PH1’s mid-century modern–inflected architecture was designed by Dallas firm Wernerfield, while the interiors, by Joshua Rice, also a local, were carefully curated and cleanly composed without looking starchy or uninviting. Initially, Wernerfield was commissioned to remodel a sixties Texas ranchburger-style home, but it was later decided that a new build in the same spirit (situated on a different part of the one-acre lot, away from the street with better views onto a pond) would yield better results.
Certain elements of the new 4,800-square-foot single-storey home were incorporated expressly to bridge the divergent tastes of the clients: while the husband liked modern design, the wife preferred a more traditional look. By using reclaimed wood and exposing ceiling beams, the architects “softened the palette” of the house. Corten steel and dry-stacked stone also helped to reconcile the couple’s sensibilities, lending a rustic character that is both up-to-date and warm.
Privacy was important to the clients, but they also wanted plenty of glass, light, and views, so the architects used the stone walls, a window cut very low into the dining room wall, and a C-shaped courtyard to maintain views from all parts of the house while blocking those from the street. “We always try to create a strong connection between the interior and exterior,” architect Paul Field explains. “The challenge with this transparency is to have large expanses of glass without the homeowner feeling as though they are living in a fishbowl.”
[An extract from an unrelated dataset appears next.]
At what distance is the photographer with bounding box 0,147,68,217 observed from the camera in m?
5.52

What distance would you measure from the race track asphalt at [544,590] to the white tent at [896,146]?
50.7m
Field hails from Peterborough, Ontario, and earned his architectural degree in Ottawa in 1999 before moving to Dallas to work with local architect Gary Cunningham in 2000. He met his future business partner, Dallas native Braxton Werner, in Cunningham’s office and by 2006 they had struck out on their own. “Dallas has changed tremendously in the last 14 years,” Field says. “It has a reputation of being very conservative as far as politics and most fashion and design goes, yet it has had a strong tradition of modern architecture since the fifties.” Native Texan architects such as O’Neil Ford were pioneers of the modern movement, and during the seventies and eighties icons like I. M. Pei and Philip Johnson built important large-scale projects there. Since then, modern design has continued to grow in popularity. To wit: the recent completion of the massive Dallas Arts District and urban park development, which includes buildings by Renzo Piano, Norman Foster, Rem Koolhaas, and Allied Works Architecture. There is even a bridge over the Trinity River by the poet of water-span engineering, Santiago Calatrava.